Let me preface this by saying there's probably nothing that will get me to see a movie (or, lately, read a novel) faster than to tell me it's got zombies in it. A good friend of mine has said repeatedly that if he was given enough money he'd make "Zombies, Dinosaurs and a Bag of Cash", starring Christopher Walken as the mad scientist that starts the zombie plague. It always sounded like it'd be the perfect movie to me. And the original DoTD is one of my favorite (real) movies of all time.
And I'm not the only one. There has been a steady surge in popularity in this sub-genre since George Romero's "Dead" movies attained their cult and popular success. My brother doesn't read much, but he's started on a zombie book kick lately, and loaned me a slew of books ("World War Z", "The Rising", "Autumn", "Monster Island", for starters), and has a whole slew on his "to read" list that he's gonna pass off when he's done. Little else could get him reading anything, but zombies did the trick. The number of books on this subject is pretty impressive (shocklines.com has an entire "breakout category" for it, there's that many).
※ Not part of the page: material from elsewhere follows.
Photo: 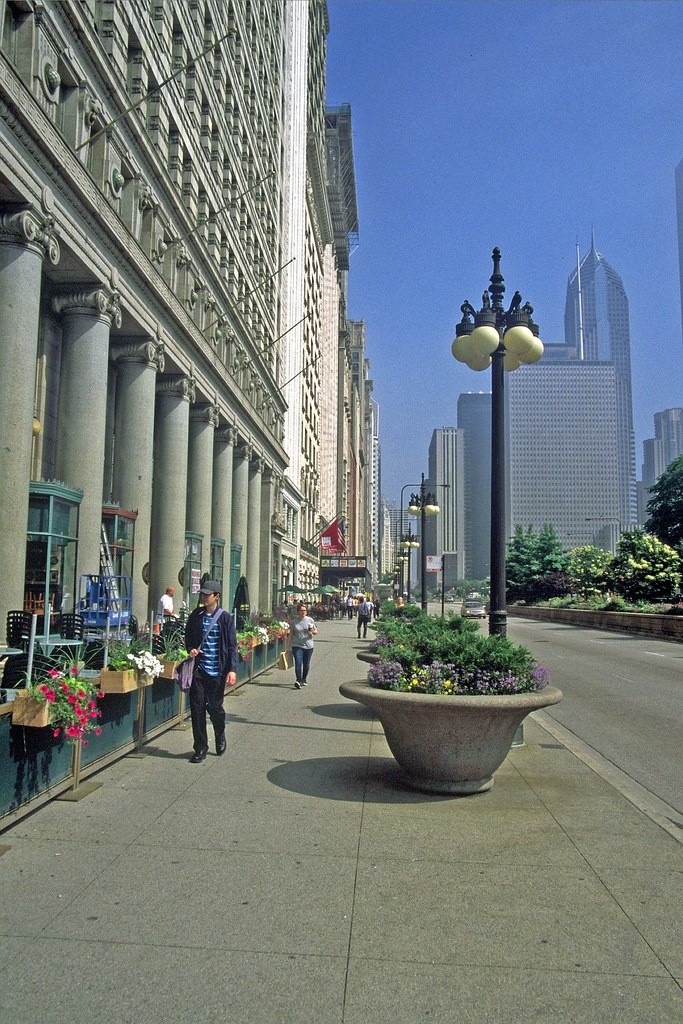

And of course, there's tons of movies, of widely varying quality, about zombies. The aforementioned Romero classics and their remakes, "Zombie", the "Return of the Living Dead" franchise, "Shaun of the Dead", "28 Days Later" (arguably), and so on. Many of these films have been hugely successful. And the zombies were probably the only thing good about those dreadful "Resident Evil" and "House of the Dead" movies.
Obviously, something about zombies resonates with not just us hard core horror fans, but with the moviegoing (and maybe the reading) public as well. I'm curious as to your thoughts as to what it is about the flesh eating undead that we love so much.
I can't quite put my finger on it; I mean, these (typically) shambling, mindless, slow moving creatures are hardly the sort of villain that inspires dread as representatives of pure evil like, say, Hannibal Lecter does. And they're relatively easily dispatched as individuals; you don't need a wooden stake, silver bullet or crucifix (although they'll all work, used correctly). Just cause enough damage to their heads, and that usually does the trick. So they don't have indestructibility or toughness going for them. They look basically human (unless they were seriously injured or decomposed before they died), so a horrific appearance usually isn't it, either.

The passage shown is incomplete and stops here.